In secondo luogo, la Corte ha ricordato che nella fattispecie, comunque, l'onere probatorio grava sul contribuente. Infatti, pur vigendo il principio in base al quale spetta all'amministrazione comunale l'onere della prova degli elementi costitutivi dell'obbligazione tributaria, spetta al contribuente un onere di informazione per ottenere l'esclusione dal principio generale di tassabilità di tutti i locali e le aree possedute o detenute, in quanto eccezione alla regola generale in base alla quale sono tenuti al versamento del tributo tutti coloro che possiedono o detengono immobili nel comune (vedasi Cassazione sentenza n. 16235/2015). Quindi, è il contribuente che deve dimostrare non solo che nelle superfici possedute o detenute si producono in via continuativa e prevalente rifiuti speciali, nella fattispecie imballaggi terziari, ma anche che nelle stesse non si producano rifiuti urbani.

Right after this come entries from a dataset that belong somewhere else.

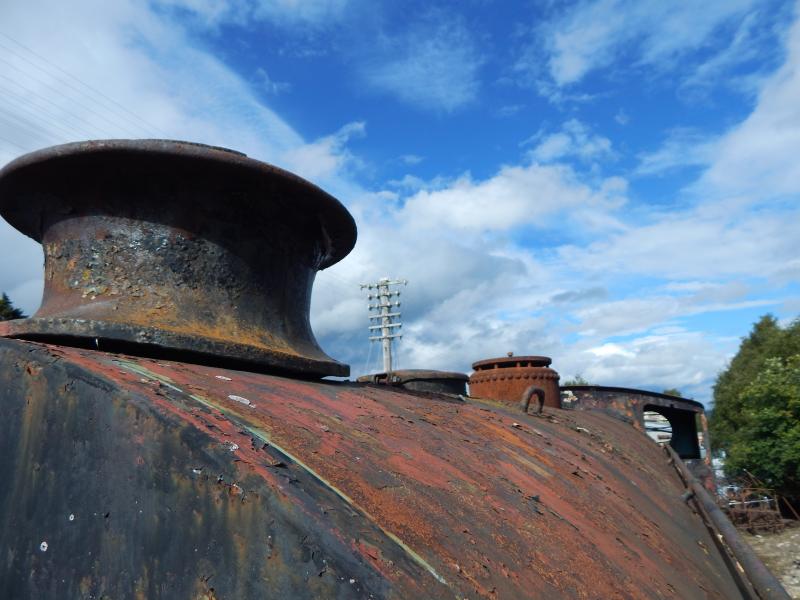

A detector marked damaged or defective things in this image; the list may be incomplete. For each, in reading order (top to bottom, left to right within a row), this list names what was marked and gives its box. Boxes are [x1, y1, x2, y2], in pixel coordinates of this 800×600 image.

rusty metal debris [0, 139, 354, 378]
rusted metal surface [0, 138, 356, 378]
rusted chimney [0, 138, 356, 378]
rusted metal surface [0, 340, 752, 596]
rusted metal surface [358, 368, 468, 396]
rusted chimney [468, 352, 564, 408]
rusted metal surface [472, 356, 560, 408]
rusty metal debris [472, 356, 560, 408]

Il terzo principio affermato dalla Corte riguarda l'applicazione del tributo sulle superfici in cui si producono rifiuti speciali. A parere della Corte, mentre non è dovuta la quota variabile quando il contribuente dimostri di produrre solo rifiuti speciali, smaltiti autonomamente mediante ditte esterne autorizzate, la quota fissa è sempre dovuta, anche in quest'ultimo caso. Ciò in quanto, per il solo fatto di possedere o detenere locali o aree nel territorio comunale, i contribuenti sono tenuti a concorrere al sostenimento dei costi essenziali generali di investimento e di servizio nell'interesse dell'intera collettività. A prescindere dalla qualità e dalla quantità di rifiuti prodotti e dalla volontaria fruizione del servizio comunale, sempre che sia stato messo a disposizione del contribuente. A questo fine la Corte ha richiamato due pronunce, le sentenze n. 7187/2021 e 5360/2020. Tuttavia, queste sentenze, pur condivisibili in linea di principio alla luce della diversa funzione e destinazione della quota fissa e della quota varabile del tributo, riguardavano la Tia1 e non la Tari o la Tares. La tariffa presentava infatti un contesto normativo differente da quello della Tari, in quanto l'articolo 49 del Dlgs 22/1997 prevedeva l'assoggettamento alla tariffa di tutti i locali e le aree scoperte a uso privato da chiunque occupati o condotti, a qualsiasi uso adibiti, senza specificare, come avviene nella disciplina della Tari (e della Tares), che gli stessi dovevano essere suscettibili di produrre rifiuti urbani. Specifica non necessaria per il legislatore in quanto il prelievo avrebbe dovuto caratterizzarsi per il rapporto sinallagmatico tra prestazione e controprestazione, rapporto la cui sussistenza è stata poi ampliamente sconfessata dalla Corte costituzionale prima e dalla Corte di cassazione poi. Inoltre, nella disciplina dell'articolo 49 citato non era presente una disposizione analoga a quelle previste dal comma 649 dell'articolo 1 della legge 147/2013 e dell'articolo 14, comma 10, del Dl 201/2011, con le quali si esclude dalla determinazione della superficie tassabile quella in cui si producono rifiuti speciali. Esclusione che, riducendo la "base imponibile" del tributo, comporta l'eliminazione sia della quota fissa che di quella variabile.